# Starter Sets and other newbie questions...



## Flying Dutchman (Jul 30, 2013)

Hi,
Recently joined the forum after my interest has been sparked and are now looking to start from the ground up. My questions have probably been asked before, but here goes:

Starter Kits - I'm looking at a Hornby kit and was interested in the Flying Scottsman. I was told that the Cornishman kit would be better as it is digital - please elaborate. Is it better to get a digital kit from the start and build it up from there, or go ananlogue and eventually upgrade/add digital components?

What is the difference between DCC ready and DCC fitted?

Can I operate an analogue loco on a digital controller

Your help and answers are appreciated. From here I can at least decide whihc way to go.


----------



## DonR (Oct 18, 2012)

FD

First I would recommend that you peruse the DCC Forum here.
Read the various threads asking questions similar to yours.


Do yourself a favor and only consider DCC right from the start.
I am unfamiliar with the train kits you mention and can only comment
on DCC in general.

DCC makes operating your trains fun and does away with all
of the annoying limitations of analog or what's known as a DC system.

DCC ready means that the loco maker has installed a jack that
will accept some DCC decoder plugs.

DCC fitted ( on board, Installed) means that the loco can be
placed on a DCC layout and be controlled by the DCC system
right from the git go. The decoder is already in the loco.

A DCC decoder is a small electronic device that interprets the
digital code from the controller. It is installed in the locomotive.

While a DC (or analog) loco can be run on some DCC systems
it can be damaged under some circumstances.

The DCC layout track is powered at all times. Lights on locos and
cars stay on and at the same brightness. You can run two locos
on the same track but going in opposite directions and at 
different speeds...actions that cannot be done on a DC system
without a complex circuit of isolated sections and many switches.

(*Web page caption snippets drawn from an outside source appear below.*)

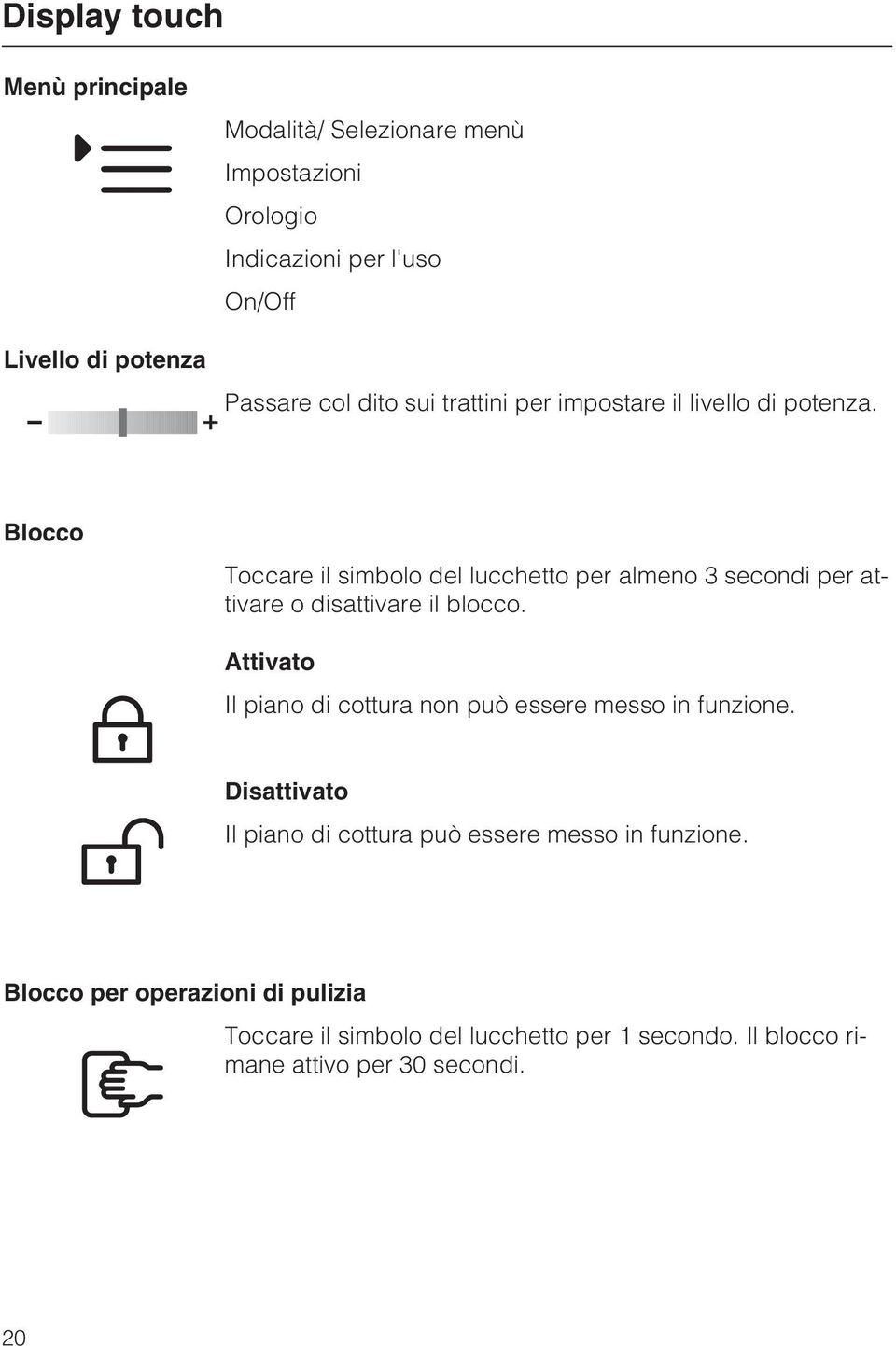 Blocco Toccare il simbolo del lucchetto per almeno 3 secondi per attivare o disattivare il blocco.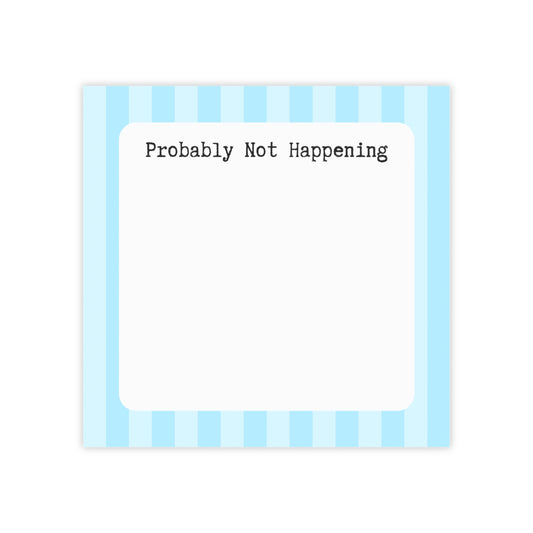 Probably Not Happening Post-it Note Pad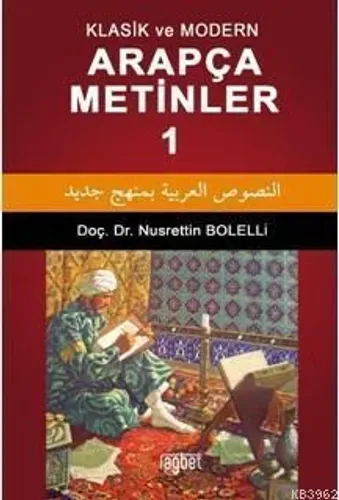 Klasik Ve Modern Arapça Metinler - 1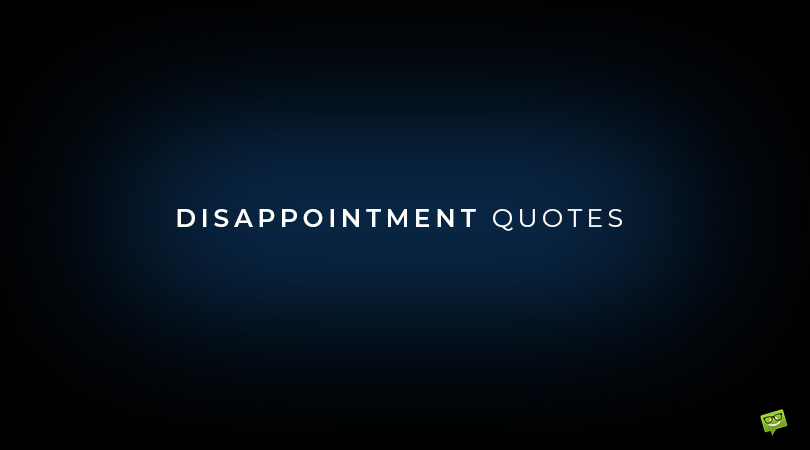 120+ Disappointment Quotes About the Meaning of Not Losing Heart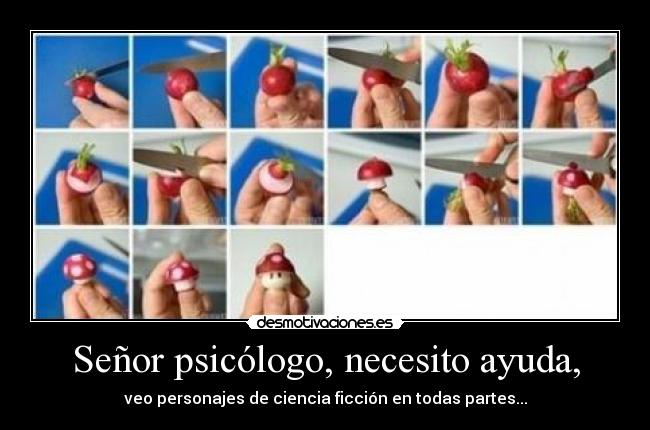 Señor psicólogo, necesito ayuda, - veo personajes de ciencia ficción en todas partes...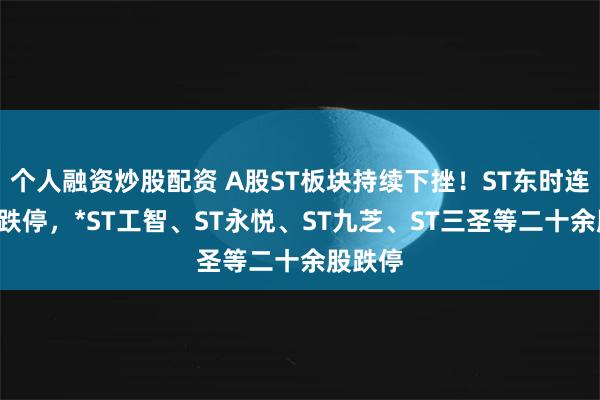 个人融资炒股配资 A股ST板块持续下挫！ST东时连续4日跌停，*ST工智、ST永悦、ST九芝、ST三圣等二十余股跌停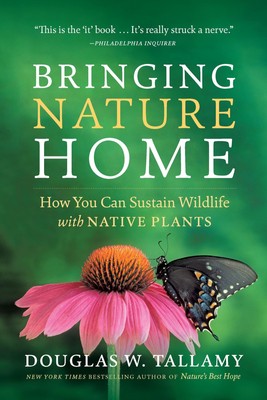Bringing Nature Home: How You Can Sustain Wildlife with Native Plants, Updat...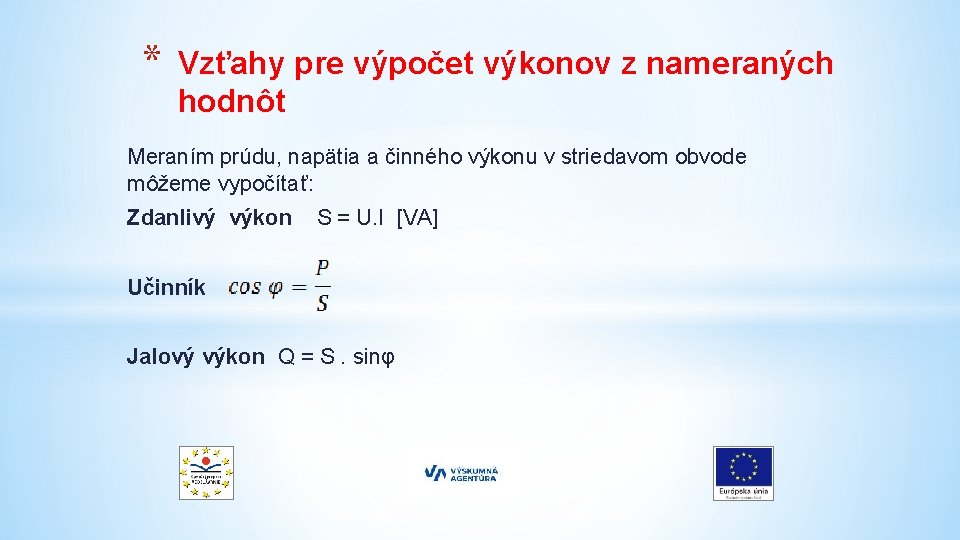 * Vzťahy pre výpočet výkonov z nameraných hodnôt Meraním prúdu, napätia a činného výkonu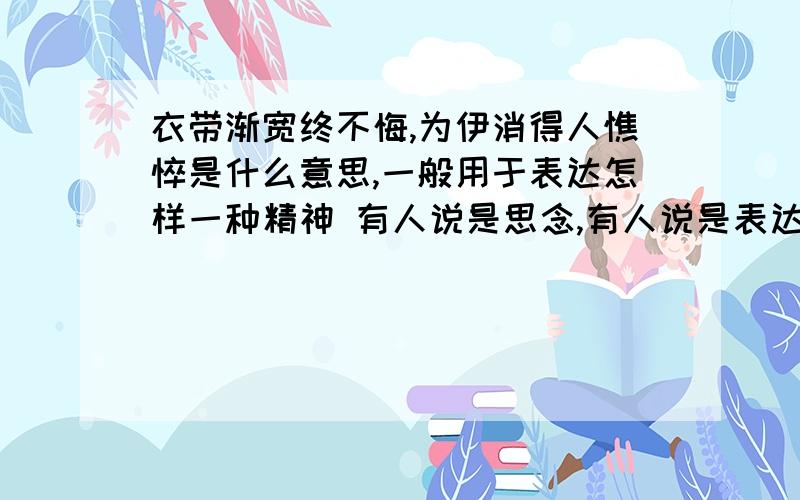 衣带渐宽终不悔,为伊消得人憔悴是什么意思,一般用于表达怎样一种精神 有人说是思念,有人说是表达一种坚持到底的精神,到底是前者还是后者啊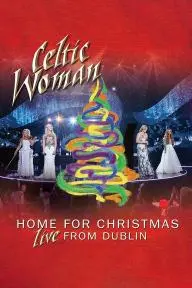 Celtic Woman: Home for Christmas - Live from Dublin_peliplat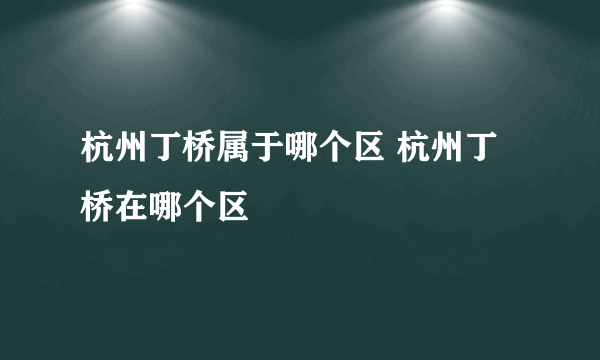 杭州丁桥属于哪个区 杭州丁桥在哪个区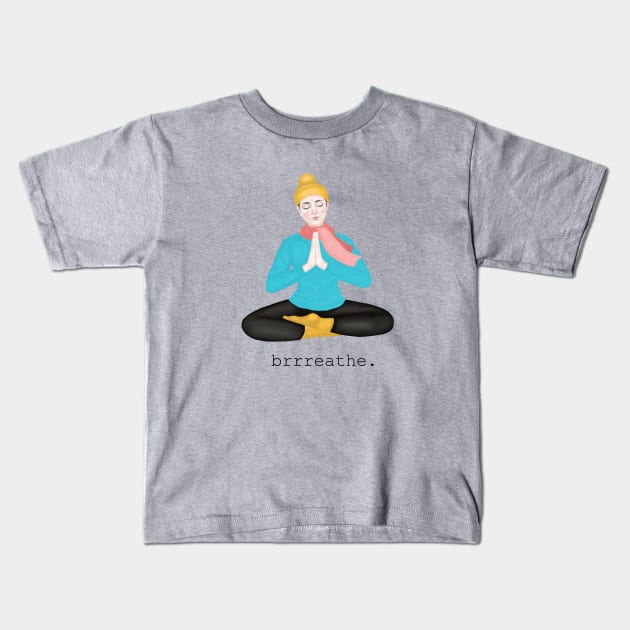 brrreathe. Kids T-Shirt by Breathe Serene 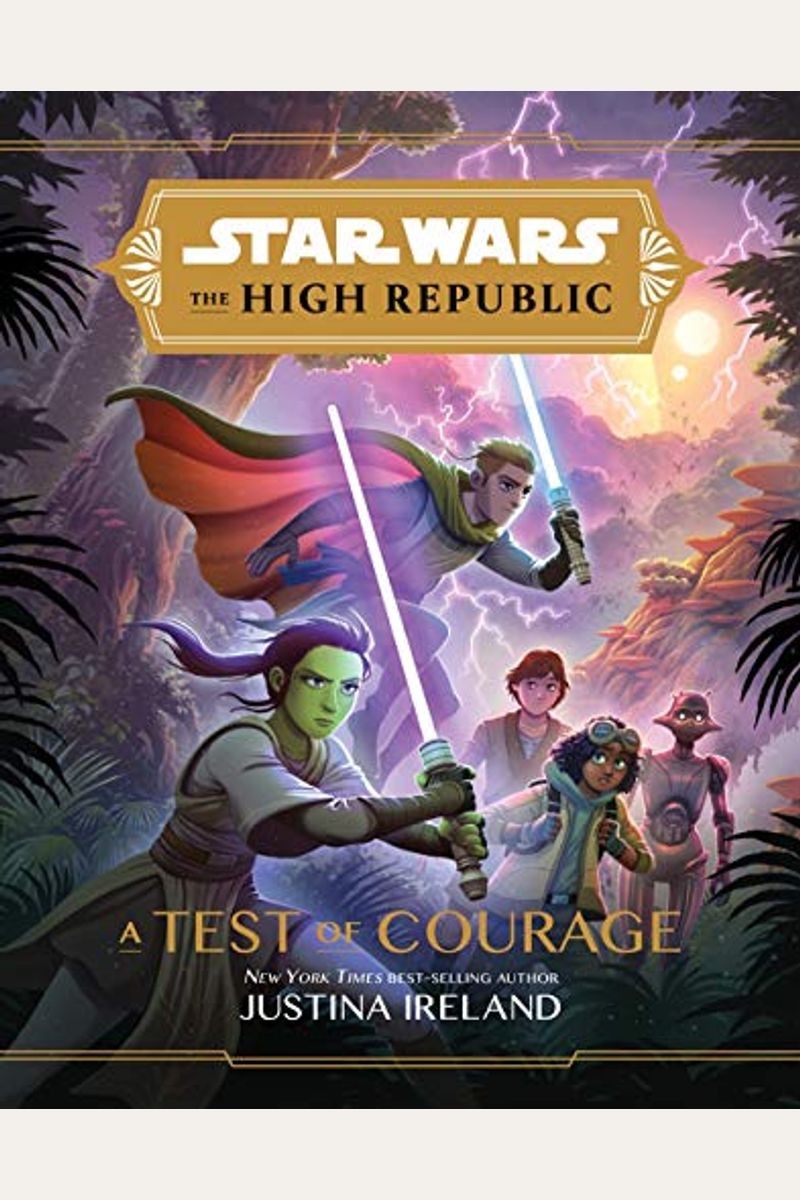 Star Wars: The High Republic: A Test Of Courage
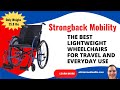 How the Strongback Mobility Wheelchair could change your life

Some DC locomotives can be converted to DCC with installation
of a decoder.

Glad to have you on the Forum. Hope we can help.

Don


----------



## Don Trinko (Oct 23, 2012)

Welcome, Don


----------



## wingnut163 (Jan 3, 2013)

dont forget that you need two cabs (controller) to run two trains at the same time.


----------



## DonR (Oct 18, 2012)

Two DCC controllers make things a lot easier to run
2 trains at the same time but you can actually have only
one controller and still, by punching buttons back and
forth, keep 2 trains running in opposite directions on
the same track. I did it for months til I pulled out what little
hair I had.  

Don


----------